Frontmatter + Content

Every command returns YAML frontmatter (structured metadata) followed by a content body (source code, results, etc.). This format is optimized for LLM token efficiency: agents can parse the metadata programmatically and read the content naturally.

yaml
---
symbol: handleAuth
kind: function
file: internal/auth/handler.go
lines: 42-87
language: go
---

func handleAuth(w http.ResponseWriter, r *http.Request) {
    token := r.Header.Get("Authorization")
    ...
}

Why Not JSON?

JSON is verbose. Every field name is quoted, every string is escaped, and nested structures add layers of braces. For an LLM that processes tokens, this overhead adds up fast.
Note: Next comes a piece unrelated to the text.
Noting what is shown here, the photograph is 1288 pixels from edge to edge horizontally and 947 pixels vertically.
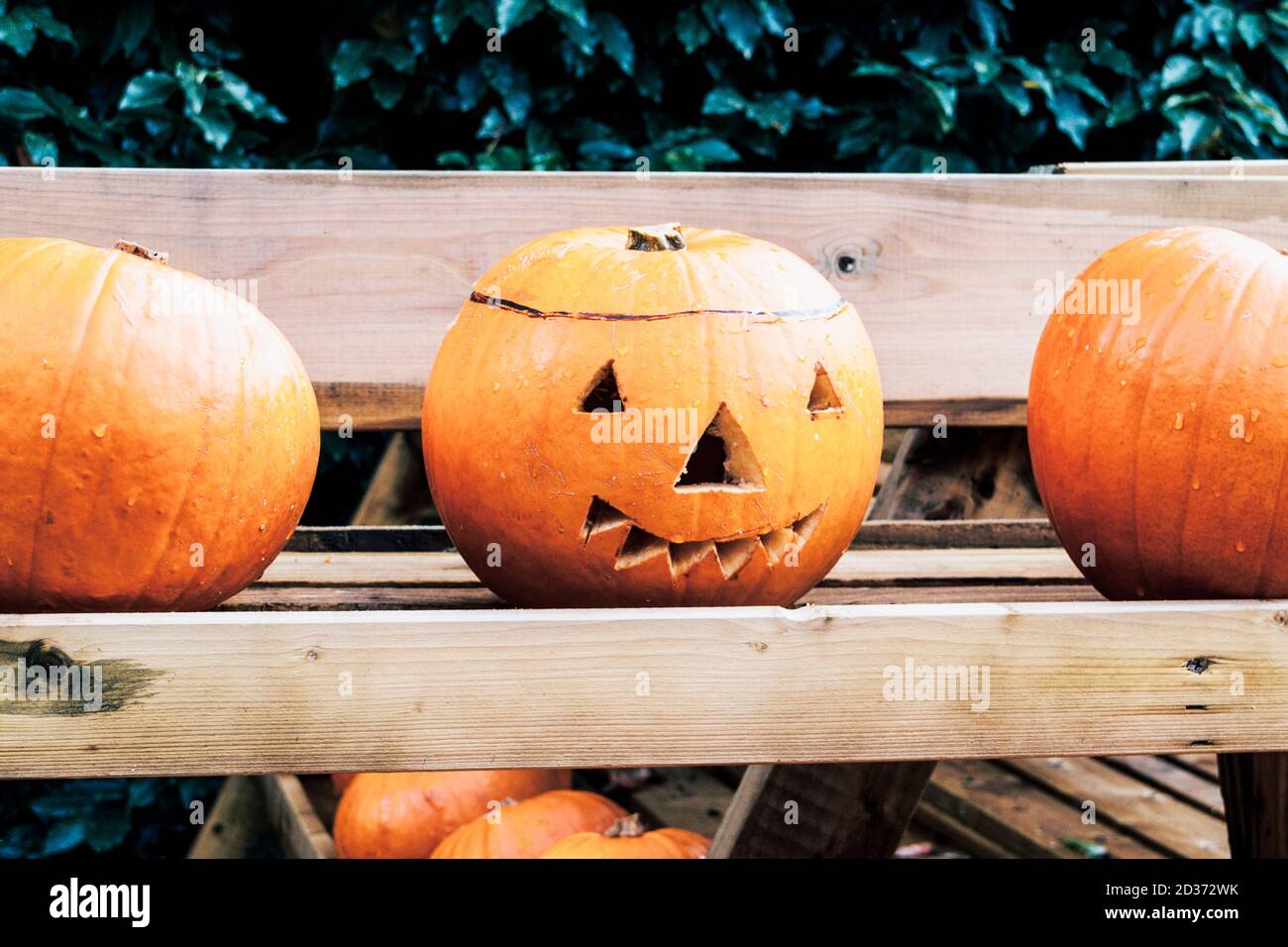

Compare the same refs output:

JSON (~180 tokens):

json
{
  "symbol": "handleAuth",
  "total": 3,
  "results": [
    {"file": "cmd/server/main.go", "line": 23, "text": "handleAuth(w, r)"},
    {"file": "internal/api/router.go", "line": 45, "text": "mux.HandleFunc(\"/auth\", handleAuth)"},
    {"file": "internal/api/router.go", "line": 67, "text": "handleAuth(w, r)"}
  ]
}

Frontmatter + Content (~120 tokens):

yaml
---
symbol: handleAuth
total: 3
groups: 2
---

cmd/server/main.go (1 site):
  > handleAuth(w, r)

internal/api/router.go (2 sites):
  > mux.HandleFunc("/auth", handleAuth)
  > handleAuth(w, r)

The frontmatter format is ~33% fewer tokens with the same information. At scale — across dozens of tool calls per task — this compounds.

Smart Deduplication

When multiple call sites in the same file look identical, cymbal groups them. The agent sees the pattern ("this function is called 5 times in router.go") without wasting tokens on repetitive lines.

All commands still support --json for structured output when you need machine-parseable results.